--- BEGIN Items ---
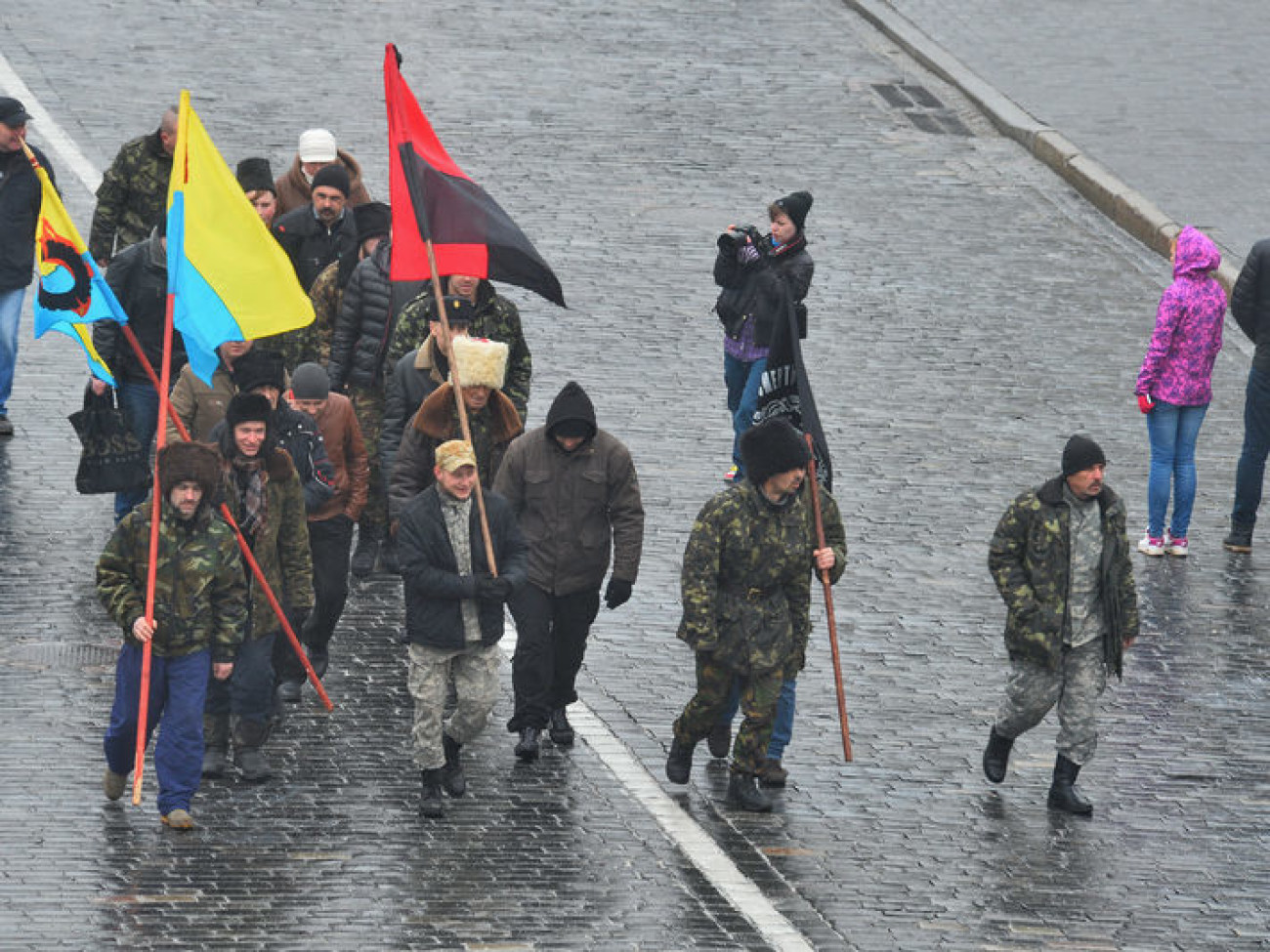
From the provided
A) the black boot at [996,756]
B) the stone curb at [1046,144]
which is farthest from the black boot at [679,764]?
the stone curb at [1046,144]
--- END Items ---
Given problem »
Revise all of the records above so that every "black boot" becomes "dark boot", keeping everything else the same. Leave the pictures out of your answer.

Correct output »
From the provided
A) the dark boot at [996,756]
B) the stone curb at [1046,144]
which is farthest from the dark boot at [679,764]?
the stone curb at [1046,144]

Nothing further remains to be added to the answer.